En la mente de quienes hicieron la Constitución no parece que estuviese esa idea de la prevista obsolescencia, y eso que eran tiempos de aluvión en los que todo se hacía posible, pero programada o, no la decadencia acaba llegando, como llega la vejez, y entonces es la hora de cuestionarse su validez y de plantearse la creación de una nueva carta magna, acorde a la realidad en la que se vive, o al menos una reforma que no solo afecte a las formas sino, igualmente, al fondo.

Es lo que se piensa en la actualidad por parte de muchos españoles y de muchos colectivos que ya plantean esta necesidad como una prioridad absoluta, impuesta por una crisis que ha servido, también, para poner de manifiesto las carencias y precariedades de la partitocracia, más que democracia, que impera en el país.
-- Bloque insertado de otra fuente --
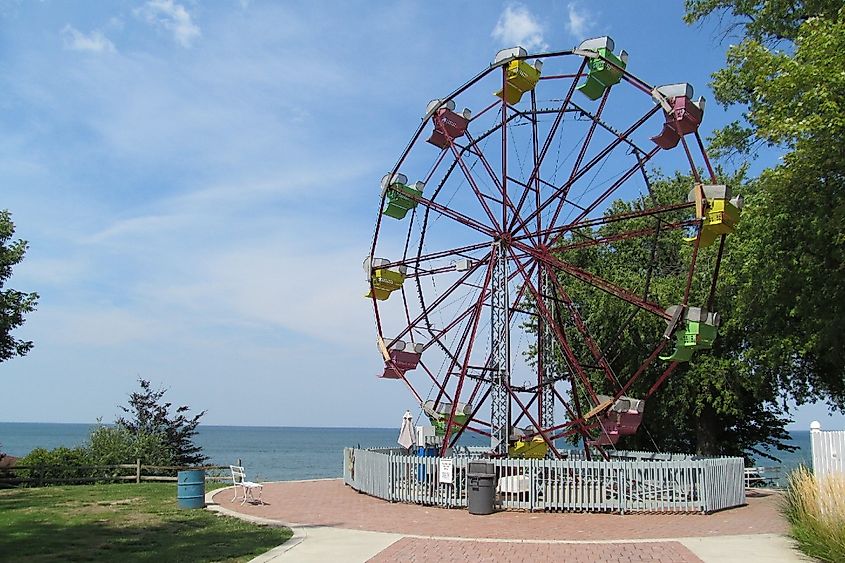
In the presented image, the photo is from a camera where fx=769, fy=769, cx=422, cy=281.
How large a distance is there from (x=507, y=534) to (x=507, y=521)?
1692mm

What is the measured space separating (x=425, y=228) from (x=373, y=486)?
7.77 metres

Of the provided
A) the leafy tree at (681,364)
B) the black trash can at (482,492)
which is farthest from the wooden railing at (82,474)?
the leafy tree at (681,364)

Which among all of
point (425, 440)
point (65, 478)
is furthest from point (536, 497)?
point (65, 478)

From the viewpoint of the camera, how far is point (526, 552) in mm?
11430

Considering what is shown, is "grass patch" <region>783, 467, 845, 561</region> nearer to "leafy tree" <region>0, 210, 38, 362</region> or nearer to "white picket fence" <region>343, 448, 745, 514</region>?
"white picket fence" <region>343, 448, 745, 514</region>

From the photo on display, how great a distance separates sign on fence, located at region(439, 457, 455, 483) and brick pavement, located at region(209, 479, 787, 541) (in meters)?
0.66

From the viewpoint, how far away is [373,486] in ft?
61.5

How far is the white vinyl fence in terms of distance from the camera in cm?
1167

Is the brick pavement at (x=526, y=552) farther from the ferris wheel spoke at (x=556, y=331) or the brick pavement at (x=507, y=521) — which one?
the ferris wheel spoke at (x=556, y=331)

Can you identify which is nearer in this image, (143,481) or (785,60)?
(785,60)

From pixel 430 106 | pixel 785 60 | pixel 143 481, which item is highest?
pixel 430 106

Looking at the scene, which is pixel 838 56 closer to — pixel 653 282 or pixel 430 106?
pixel 430 106

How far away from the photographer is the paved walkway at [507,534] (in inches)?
440

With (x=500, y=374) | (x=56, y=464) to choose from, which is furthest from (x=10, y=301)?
(x=500, y=374)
Al partido único le sustituyó el feroz bipartidismo sin apenas fisuras que rige en la España a la deriva de las autonomías, un modelo de Estado prácticamente inviable, insostenible de todo punto, y que exige meter la tijera con la misma rotundidad con que el Gobierno aplica los recortes sobre las capas sociales más débiles e indefensas mientras mantiene los privilegios de la clase política.

Habrá que esperar a ver en qué queda la reforma de las administraciones, pues parece que Bruselas presiona sobre este aspecto tanto como sobre el ahorro y la austeridad. Porque lo que se anuncia hasta la fecha bien poco representa, sea la disminución del número de concejales o de parlamentarios autonómicos, una medida que, además, beneficia a los dos grandes, PP y PSOE, en detrimento una vez más de los partidos minoritarios. Pero lo que la gente se teme es lo de siempre, que sus reivindicaciones queden en nada -ni listas abiertas, ni supresión del Senado, ni reducción drástica del Congreso y de las autonomías?- y si se cambia algo será muy poco, para que todo siga lo mismo, con lo que tan bien les va.

El clamor social se hace mayor cada día que pasa. La ciudadanía había puesto quizá sus últimas ilusiones en llevar a La Moncloa al PP para ver si era capaz de acabar con la crisis. No es así, sino todo lo contrario, y la decepción y la indignación son ahora totales. Mientras, y pese al leve respiro de la bolsa y de la prima de riesgo, el país sigue situado al borde del abismo, sin que parezca existir otra solución que el rescate europeo. Algo que se pagaría muy caro -por parte de los de siempre, ya bastante apaleados- y que encima no resolvería el agravado problema, que ahí está el triste ejemplo de Grecia. A grandes males, grandes remedios, dice el refrán español, pero no parece Rajoy capaz de aplicarlos.